Perhaps the most contentious and unabating debate within “the Arab world” concerns “the Arab spring”—rather, it concerns whether most Arab countries even have four seasons, and not three (flooding, growing, and harvesting), or two (flood and drought). The only consensus might be that April and May are the months of the khamsin—not a Western wind of change, but an Eastern wind of heat and dust, which the Koran explains as a “scorching fire”; it’s no wonder that the phrase, “the Arab Spring,” was coined by American academics. That non-season lasted from 2010 to 2012, in the middle of which, hundreds of thousands of Israelis took to the streets to protest a lack of affordable housing. It took about five minutes before the Israeli press called the protests a movement, and perhaps another five minutes before they dubbed it, with varying degrees of crassness, “the Israeli Spring.” This was the largest protest movement in Israeli history, and it had nothing whatsoever to do with Palestinians.

Seven springs later, Palestinians in Gaza prepared for the approach of the 70th anniversary of their statelessness by erecting a tent city near the border-fence. The usual protests succumbed to the unusual—to the desperate—call, for Gazans to storm the fence, and enter Israel, and reclaim the land that’d been seized from them by force. More than 100 were killed, and thousands were wounded, in what can only be described as an act of mass-martyrdom. Over the period of “secular difference” alone: April 20, four killed; April 27, four killed; April 29, three killed; May 5, six killed; May 6, three killed; May 11, one killed; then May 14, when 59 were killed and at least 2,700 wounded only 60 or so miles as the dove flies from where Jared, Ivanka, and the messianists from Texas were preaching in Jerusalem.

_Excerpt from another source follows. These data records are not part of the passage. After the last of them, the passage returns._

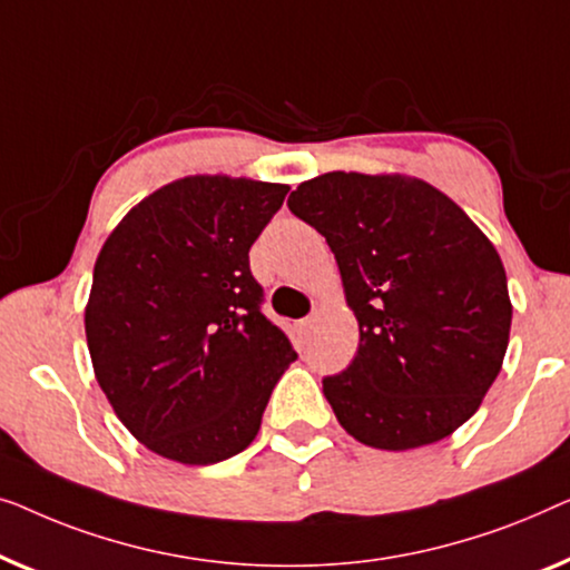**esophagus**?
Wrapping results in <instances>:
<instances>
[{
    "instance_id": "1",
    "label": "esophagus",
    "mask_w": 570,
    "mask_h": 570,
    "mask_svg": "<svg viewBox=\"0 0 570 570\" xmlns=\"http://www.w3.org/2000/svg\"><path fill=\"white\" fill-rule=\"evenodd\" d=\"M315 323H317V315H312V317H304L302 323H299V331H302V333H309L312 327H315Z\"/></svg>"
}]
</instances>
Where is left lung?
<instances>
[{"instance_id":"8db88e82","label":"left lung","mask_w":570,"mask_h":570,"mask_svg":"<svg viewBox=\"0 0 570 570\" xmlns=\"http://www.w3.org/2000/svg\"><path fill=\"white\" fill-rule=\"evenodd\" d=\"M338 263L358 351L323 392L356 442L387 452L462 426L501 372L511 299L501 255L452 198L400 173H325L288 196Z\"/></svg>"}]
</instances>
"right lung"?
<instances>
[{"instance_id": "1", "label": "right lung", "mask_w": 570, "mask_h": 570, "mask_svg": "<svg viewBox=\"0 0 570 570\" xmlns=\"http://www.w3.org/2000/svg\"><path fill=\"white\" fill-rule=\"evenodd\" d=\"M288 186L188 175L157 188L95 261L85 333L118 419L165 460L214 464L258 436L296 354L261 312L250 247Z\"/></svg>"}]
</instances>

The official Israeli government spin was especially halfhearted: It began and ended with the insistence that Israel must defend its borders. If Gazans attempted to breach the border, with and even without the stated intent to do harm to citizens and/or property, Israel had no choice but to stop them. From there, the arguments turned to pointing out how all, or most, Palestinians killed had been members of Hamas (not true), before switching to non-sequitur claims about how few protests there’d been in the West Bank (Palestine), and assertions that this putatively muted response was because a significant faction of Palestinians in the West Bank (Palestine), and in Israel, supported the embassy move: Those who had families in the United States now had easier access to applying for a visa (not true).

A less parochial spin technique followed from this fragmentation of Palestinians into good Palestinians (West Bank/Palestine) and bad Palestinians (Gaza). It involved the partitioning of Palestinians, as a whole, from every other Arab nation and cause. Israeli government officials, and journalists, kept mentioning how friendly Israel had become with its neighbors since the advent of the Islamic State and its spread to Syria and the Sinai. Israel was buddies with the House of Saud! Israel had never been cozier with Jordan and Egypt! Everyone gets together and shares intelligence! We even have mutual flyover rights—sometimes!

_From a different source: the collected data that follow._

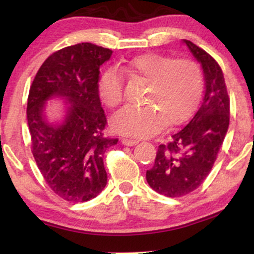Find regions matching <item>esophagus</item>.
<instances>
[{
	"instance_id": "obj_1",
	"label": "esophagus",
	"mask_w": 254,
	"mask_h": 254,
	"mask_svg": "<svg viewBox=\"0 0 254 254\" xmlns=\"http://www.w3.org/2000/svg\"><path fill=\"white\" fill-rule=\"evenodd\" d=\"M137 139H131V138H122V143L124 145H135L137 143Z\"/></svg>"
}]
</instances>
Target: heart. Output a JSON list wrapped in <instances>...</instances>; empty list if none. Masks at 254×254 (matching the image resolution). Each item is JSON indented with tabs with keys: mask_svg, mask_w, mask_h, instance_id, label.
I'll use <instances>...</instances> for the list:
<instances>
[{
	"mask_svg": "<svg viewBox=\"0 0 254 254\" xmlns=\"http://www.w3.org/2000/svg\"><path fill=\"white\" fill-rule=\"evenodd\" d=\"M123 76L147 83L145 106H125L111 119L112 129L124 136L147 137L165 123H180L191 115L202 94V70L193 60L144 54L121 63L118 70L109 68L100 74L98 94L109 109L122 103Z\"/></svg>",
	"mask_w": 254,
	"mask_h": 254,
	"instance_id": "heart-1",
	"label": "heart"
}]
</instances>
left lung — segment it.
Here are the masks:
<instances>
[{
	"mask_svg": "<svg viewBox=\"0 0 254 254\" xmlns=\"http://www.w3.org/2000/svg\"><path fill=\"white\" fill-rule=\"evenodd\" d=\"M202 64L205 87L196 113L157 148L154 166L145 178L157 193L177 198L202 185L210 173L229 125V97L223 72L208 52L184 39Z\"/></svg>",
	"mask_w": 254,
	"mask_h": 254,
	"instance_id": "obj_1",
	"label": "left lung"
}]
</instances>
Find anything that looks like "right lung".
Here are the masks:
<instances>
[{
  "label": "right lung",
  "instance_id": "add662e5",
  "mask_svg": "<svg viewBox=\"0 0 254 254\" xmlns=\"http://www.w3.org/2000/svg\"><path fill=\"white\" fill-rule=\"evenodd\" d=\"M112 51L90 43L50 55L36 74L27 101L32 154L49 188L72 203L97 197L107 183L104 154L118 138L104 137L107 124L98 94L100 65ZM64 100V115L52 121L46 103Z\"/></svg>",
  "mask_w": 254,
  "mask_h": 254
}]
</instances>
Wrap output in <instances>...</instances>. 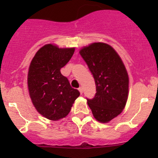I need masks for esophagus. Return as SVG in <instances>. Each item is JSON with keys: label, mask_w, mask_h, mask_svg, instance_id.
<instances>
[{"label": "esophagus", "mask_w": 158, "mask_h": 158, "mask_svg": "<svg viewBox=\"0 0 158 158\" xmlns=\"http://www.w3.org/2000/svg\"><path fill=\"white\" fill-rule=\"evenodd\" d=\"M79 92H80L81 95H82V92H83V91H82V87H79Z\"/></svg>", "instance_id": "34e87169"}]
</instances>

The implication in all this was that even Israel’s former adversaries were in agreement: Palestinians were the exception. They were the holdouts, recalcitrant and irremediable. If they wanted to be left rotting atop history’s dung heap, so be it.

Underlying this propaganda was the sense that Israel was exasperated: It was inevitable that Gazans would charge the fence, and inevitable that Israel would shoot them. It was inevitable that videos and photos of the carnage would go online, and inevitable that the world would be outraged. But only Gazans are trapped in this life of no-choice, alternately neglected and manipulated by fellow Arabs, and prey to the death-drives provoked by total deprivation. Israel, however, had a season’s warning to prepare for all this, and to develop a plan to avoid or mitigate its traumas. Instead, it decided not to. Worse, it decided that it did not have to. Trump and his evangelicals would raise no cry, and it was their America, not Jewish America, that counted. This spring brought with it new definitions of “dispensation”: “exemption,” “immunity,” “impunity”—inaugurating a sort of shameless Sabbatical or Jubilee Year, as free of hope as it is of moral action.